### WHAT THIS EXERCISE ASKS
#1 According to the review, what is the title of The Antikaroshi's upcoming sixth album?
#2 Please copy the stretch of the review from "That is kind" through "spirit of punk.", changing "cat burglars" to "housebreakers".

### DOCUMENT EXTRACT
▬▬▬▬▬▬
Thematically, “Sticky Hands” isn’t very close to my dream. Guitarist and vocalist Christoph Hennig writes, ‘When writing “Sticky Hands”, I actually had the typical power-hungry person in mind: the ex-boss, the full-time politician, or the mysterious man who pulls the strings. Driven by a relentless will to dominate and control things, he will continue on his path no matter what. The song is an outlet for our deep antipathy towards this unsavory human species.’

That is kind of closer to Home Alone 2: Lost In New York‘s Sticky Bandits, but instead of being about down-on-their-luck and fresh-out-of-jail cat burglars it is about the very real and un-jailed criminals who infect our daily lives with their greed and villainy. May their passing cleanse the world. Until then, however, I am thankful for angry, creatives like The Antikaroshi for carrying on the anti-establishment spirit of punk.

“Sticky Hands” is the second single from The Antikaroshi‘s sixth and upcoming album, L’inertie Polaire. The follow up to the excellent Extract.Transform.Debase from 2021. Their sound is hard to categorize. There is definitely D.C. punk in there, but the twists and turns The Antikaroshi pile into each song transcend any singular genre, like some sort of punk jazz messengers paying homage to past greats while carving their own path into the substrate of the underground.
▬▬▬▬▬▬
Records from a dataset
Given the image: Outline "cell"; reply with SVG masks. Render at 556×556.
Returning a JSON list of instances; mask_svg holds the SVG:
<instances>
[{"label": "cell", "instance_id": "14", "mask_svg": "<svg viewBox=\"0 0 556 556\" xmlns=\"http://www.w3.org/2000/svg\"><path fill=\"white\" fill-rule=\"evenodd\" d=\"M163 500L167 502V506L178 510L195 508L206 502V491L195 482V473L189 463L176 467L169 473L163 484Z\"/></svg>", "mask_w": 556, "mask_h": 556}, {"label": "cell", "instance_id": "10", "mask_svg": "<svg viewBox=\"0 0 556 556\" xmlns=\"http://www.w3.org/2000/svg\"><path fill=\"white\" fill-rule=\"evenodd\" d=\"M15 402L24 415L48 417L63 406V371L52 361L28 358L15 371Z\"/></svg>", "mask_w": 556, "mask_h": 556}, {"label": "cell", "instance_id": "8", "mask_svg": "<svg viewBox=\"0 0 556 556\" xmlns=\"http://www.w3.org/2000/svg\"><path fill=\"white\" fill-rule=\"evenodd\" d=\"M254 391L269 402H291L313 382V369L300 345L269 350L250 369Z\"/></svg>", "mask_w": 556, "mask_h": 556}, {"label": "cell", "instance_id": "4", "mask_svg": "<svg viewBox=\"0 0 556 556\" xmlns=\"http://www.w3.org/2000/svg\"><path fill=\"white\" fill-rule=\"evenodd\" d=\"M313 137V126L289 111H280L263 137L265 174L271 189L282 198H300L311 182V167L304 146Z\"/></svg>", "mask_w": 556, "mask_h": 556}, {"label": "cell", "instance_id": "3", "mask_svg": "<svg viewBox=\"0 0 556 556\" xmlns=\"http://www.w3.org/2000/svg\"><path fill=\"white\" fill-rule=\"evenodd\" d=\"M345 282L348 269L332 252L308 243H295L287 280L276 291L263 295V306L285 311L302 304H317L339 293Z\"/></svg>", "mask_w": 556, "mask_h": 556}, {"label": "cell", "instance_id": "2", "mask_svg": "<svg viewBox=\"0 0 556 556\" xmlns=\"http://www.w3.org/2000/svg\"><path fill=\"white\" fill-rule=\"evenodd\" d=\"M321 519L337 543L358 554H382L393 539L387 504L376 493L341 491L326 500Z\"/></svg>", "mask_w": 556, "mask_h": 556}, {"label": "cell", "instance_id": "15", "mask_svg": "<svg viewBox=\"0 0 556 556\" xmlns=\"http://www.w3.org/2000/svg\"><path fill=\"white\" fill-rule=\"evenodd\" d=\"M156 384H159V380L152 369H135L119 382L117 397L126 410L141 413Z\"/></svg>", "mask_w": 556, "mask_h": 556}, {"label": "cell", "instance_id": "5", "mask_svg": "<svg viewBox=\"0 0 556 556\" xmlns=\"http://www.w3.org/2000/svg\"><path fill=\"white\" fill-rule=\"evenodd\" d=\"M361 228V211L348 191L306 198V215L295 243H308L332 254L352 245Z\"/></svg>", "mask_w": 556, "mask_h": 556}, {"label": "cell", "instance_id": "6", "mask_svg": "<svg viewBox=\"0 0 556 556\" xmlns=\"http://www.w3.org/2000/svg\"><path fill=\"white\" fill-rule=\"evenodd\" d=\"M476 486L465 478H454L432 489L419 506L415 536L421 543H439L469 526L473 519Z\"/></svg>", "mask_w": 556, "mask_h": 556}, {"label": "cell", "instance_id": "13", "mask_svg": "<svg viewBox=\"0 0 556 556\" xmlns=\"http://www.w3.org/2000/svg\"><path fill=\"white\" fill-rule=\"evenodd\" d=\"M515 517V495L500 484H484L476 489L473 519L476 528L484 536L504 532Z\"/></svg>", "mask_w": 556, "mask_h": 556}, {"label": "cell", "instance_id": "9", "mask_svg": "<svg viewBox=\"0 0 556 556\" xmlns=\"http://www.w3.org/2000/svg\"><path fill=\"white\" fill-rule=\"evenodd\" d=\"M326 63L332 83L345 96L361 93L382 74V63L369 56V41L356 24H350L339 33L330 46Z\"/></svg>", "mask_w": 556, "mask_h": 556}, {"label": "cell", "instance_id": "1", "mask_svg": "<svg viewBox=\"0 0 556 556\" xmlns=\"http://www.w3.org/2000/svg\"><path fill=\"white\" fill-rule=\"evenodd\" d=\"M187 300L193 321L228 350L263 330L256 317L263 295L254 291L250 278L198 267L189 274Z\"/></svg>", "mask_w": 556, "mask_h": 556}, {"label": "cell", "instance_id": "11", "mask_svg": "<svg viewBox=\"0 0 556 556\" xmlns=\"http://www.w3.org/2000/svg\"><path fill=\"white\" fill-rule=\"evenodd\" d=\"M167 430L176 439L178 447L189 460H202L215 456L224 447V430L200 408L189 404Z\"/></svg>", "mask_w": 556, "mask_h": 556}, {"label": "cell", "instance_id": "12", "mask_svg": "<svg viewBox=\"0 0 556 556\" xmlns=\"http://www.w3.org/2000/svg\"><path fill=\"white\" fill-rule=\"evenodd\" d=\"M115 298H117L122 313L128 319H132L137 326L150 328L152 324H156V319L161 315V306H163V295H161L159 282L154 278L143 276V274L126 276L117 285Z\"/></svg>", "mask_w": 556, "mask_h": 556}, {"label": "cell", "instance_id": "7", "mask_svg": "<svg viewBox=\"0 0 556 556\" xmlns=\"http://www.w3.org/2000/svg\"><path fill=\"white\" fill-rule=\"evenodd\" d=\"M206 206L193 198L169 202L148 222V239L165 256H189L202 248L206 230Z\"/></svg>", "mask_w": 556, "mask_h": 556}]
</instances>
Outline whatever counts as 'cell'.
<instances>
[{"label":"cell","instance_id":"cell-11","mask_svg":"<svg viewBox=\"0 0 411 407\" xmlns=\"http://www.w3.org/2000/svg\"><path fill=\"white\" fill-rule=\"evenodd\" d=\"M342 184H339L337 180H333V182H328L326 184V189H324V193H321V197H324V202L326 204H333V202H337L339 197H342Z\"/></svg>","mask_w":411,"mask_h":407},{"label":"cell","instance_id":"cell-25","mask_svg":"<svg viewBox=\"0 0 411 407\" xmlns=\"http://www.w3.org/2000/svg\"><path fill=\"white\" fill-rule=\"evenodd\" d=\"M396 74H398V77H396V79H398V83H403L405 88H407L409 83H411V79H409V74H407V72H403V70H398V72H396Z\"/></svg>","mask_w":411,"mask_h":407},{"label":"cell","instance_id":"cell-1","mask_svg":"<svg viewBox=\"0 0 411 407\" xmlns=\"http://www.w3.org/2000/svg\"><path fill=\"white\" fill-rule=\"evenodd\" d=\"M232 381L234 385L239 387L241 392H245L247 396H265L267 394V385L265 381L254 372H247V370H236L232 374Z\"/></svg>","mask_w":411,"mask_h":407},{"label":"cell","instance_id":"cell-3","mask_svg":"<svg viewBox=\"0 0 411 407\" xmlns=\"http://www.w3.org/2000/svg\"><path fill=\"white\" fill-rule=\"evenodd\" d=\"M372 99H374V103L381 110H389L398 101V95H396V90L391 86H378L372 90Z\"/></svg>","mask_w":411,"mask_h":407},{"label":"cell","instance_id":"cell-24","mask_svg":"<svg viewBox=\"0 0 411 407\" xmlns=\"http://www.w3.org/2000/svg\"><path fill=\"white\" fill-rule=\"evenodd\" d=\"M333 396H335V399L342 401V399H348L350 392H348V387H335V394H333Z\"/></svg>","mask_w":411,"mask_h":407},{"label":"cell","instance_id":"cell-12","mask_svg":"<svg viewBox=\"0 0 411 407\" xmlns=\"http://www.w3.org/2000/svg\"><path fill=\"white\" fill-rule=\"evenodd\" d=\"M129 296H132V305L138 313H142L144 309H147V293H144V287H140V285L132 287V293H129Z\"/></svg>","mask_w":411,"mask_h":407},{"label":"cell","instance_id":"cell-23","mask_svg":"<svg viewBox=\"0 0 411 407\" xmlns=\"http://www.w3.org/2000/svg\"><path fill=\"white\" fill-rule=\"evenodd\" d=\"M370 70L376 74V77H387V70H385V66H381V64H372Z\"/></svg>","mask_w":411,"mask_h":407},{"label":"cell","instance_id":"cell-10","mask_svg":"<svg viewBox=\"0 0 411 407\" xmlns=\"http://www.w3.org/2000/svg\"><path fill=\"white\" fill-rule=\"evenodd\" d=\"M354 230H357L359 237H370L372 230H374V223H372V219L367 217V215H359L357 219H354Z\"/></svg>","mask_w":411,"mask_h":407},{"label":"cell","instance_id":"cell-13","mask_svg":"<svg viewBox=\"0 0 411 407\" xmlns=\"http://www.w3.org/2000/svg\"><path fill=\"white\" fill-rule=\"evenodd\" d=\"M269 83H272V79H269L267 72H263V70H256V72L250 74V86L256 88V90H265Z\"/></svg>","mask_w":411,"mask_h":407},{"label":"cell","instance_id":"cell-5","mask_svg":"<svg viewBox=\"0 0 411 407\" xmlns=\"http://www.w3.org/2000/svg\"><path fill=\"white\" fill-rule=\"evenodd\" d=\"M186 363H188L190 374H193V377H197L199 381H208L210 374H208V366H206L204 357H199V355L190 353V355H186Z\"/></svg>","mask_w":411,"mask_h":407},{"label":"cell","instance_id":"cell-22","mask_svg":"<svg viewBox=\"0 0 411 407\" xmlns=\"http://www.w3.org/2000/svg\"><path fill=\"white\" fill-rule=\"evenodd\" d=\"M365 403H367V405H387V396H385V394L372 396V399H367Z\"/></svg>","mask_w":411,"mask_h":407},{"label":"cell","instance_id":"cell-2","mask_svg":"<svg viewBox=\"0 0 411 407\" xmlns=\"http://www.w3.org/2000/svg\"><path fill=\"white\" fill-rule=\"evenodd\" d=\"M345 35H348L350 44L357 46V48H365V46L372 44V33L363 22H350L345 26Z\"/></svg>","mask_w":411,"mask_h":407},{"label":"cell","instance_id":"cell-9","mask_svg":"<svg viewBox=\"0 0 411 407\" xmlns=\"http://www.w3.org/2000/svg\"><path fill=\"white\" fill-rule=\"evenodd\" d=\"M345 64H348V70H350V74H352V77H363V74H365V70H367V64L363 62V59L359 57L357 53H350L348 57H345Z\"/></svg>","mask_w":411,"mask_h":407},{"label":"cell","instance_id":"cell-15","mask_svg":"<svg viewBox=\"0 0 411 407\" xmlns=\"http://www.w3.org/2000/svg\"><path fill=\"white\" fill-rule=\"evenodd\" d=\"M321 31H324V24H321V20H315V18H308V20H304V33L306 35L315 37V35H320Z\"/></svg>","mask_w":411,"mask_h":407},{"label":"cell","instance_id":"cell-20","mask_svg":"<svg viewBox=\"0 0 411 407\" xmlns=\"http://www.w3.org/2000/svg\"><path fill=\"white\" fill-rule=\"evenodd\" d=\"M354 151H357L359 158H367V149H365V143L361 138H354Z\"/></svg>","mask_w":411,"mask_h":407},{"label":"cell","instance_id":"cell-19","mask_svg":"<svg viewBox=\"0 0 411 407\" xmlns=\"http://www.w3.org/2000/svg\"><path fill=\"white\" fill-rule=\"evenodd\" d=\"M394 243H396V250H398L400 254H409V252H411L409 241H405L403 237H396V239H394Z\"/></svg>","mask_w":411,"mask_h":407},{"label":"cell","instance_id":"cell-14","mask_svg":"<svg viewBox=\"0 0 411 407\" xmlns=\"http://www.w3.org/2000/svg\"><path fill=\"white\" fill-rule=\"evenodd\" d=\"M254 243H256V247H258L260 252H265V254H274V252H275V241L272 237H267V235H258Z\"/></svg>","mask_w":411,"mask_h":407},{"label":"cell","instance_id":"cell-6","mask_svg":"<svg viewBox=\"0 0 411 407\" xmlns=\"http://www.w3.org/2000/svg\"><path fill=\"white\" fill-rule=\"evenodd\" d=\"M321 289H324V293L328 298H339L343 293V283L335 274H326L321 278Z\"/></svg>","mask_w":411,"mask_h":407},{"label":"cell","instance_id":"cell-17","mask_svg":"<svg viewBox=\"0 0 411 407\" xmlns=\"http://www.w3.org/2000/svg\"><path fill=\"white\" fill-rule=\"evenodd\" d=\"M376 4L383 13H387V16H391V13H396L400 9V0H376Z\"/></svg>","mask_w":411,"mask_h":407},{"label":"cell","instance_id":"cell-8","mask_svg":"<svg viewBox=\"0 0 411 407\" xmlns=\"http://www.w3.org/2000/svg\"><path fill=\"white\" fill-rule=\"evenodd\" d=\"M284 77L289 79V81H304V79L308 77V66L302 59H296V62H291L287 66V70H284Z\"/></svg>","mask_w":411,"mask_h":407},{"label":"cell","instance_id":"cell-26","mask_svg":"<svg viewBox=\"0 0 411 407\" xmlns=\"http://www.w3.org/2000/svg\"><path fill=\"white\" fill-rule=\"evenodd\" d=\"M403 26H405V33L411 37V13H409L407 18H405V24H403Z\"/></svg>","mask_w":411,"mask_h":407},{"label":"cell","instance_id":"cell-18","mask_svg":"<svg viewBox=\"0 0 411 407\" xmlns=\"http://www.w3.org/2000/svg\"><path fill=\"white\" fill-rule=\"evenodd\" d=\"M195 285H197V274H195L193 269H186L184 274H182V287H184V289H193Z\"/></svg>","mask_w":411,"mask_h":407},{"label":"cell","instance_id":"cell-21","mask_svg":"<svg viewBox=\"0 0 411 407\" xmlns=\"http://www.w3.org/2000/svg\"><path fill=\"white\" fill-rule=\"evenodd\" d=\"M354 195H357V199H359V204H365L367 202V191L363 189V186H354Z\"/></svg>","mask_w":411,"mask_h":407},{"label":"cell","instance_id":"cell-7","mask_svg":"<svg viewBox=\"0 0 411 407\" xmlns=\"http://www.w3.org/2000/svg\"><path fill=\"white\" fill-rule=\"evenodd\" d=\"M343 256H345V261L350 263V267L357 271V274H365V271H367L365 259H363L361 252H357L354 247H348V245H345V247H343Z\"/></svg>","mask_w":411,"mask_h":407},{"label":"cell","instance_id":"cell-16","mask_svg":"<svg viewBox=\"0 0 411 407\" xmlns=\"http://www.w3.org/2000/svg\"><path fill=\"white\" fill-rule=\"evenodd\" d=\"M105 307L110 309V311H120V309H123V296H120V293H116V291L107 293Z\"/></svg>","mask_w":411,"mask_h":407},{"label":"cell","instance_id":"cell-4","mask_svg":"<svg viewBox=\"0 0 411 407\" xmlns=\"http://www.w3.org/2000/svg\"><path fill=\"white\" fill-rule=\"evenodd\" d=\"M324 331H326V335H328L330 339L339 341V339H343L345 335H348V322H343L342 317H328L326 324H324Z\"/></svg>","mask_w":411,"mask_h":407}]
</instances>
▬▬▬▬▬▬
### RESULTS
#1 L'inertie Polaire

#2
That is kind of closer to Home Alone 2: Lost In New York‘s Sticky Bandits, but instead of being about down-on-their-luck and fresh-out-of-jail housebreakers it is about the very real and un-jailed criminals who infect our daily lives with their greed and villainy. May their passing cleanse the world. Until then, however, I am thankful for angry, creatives like The Antikaroshi for carrying on the anti-establishment spirit of punk.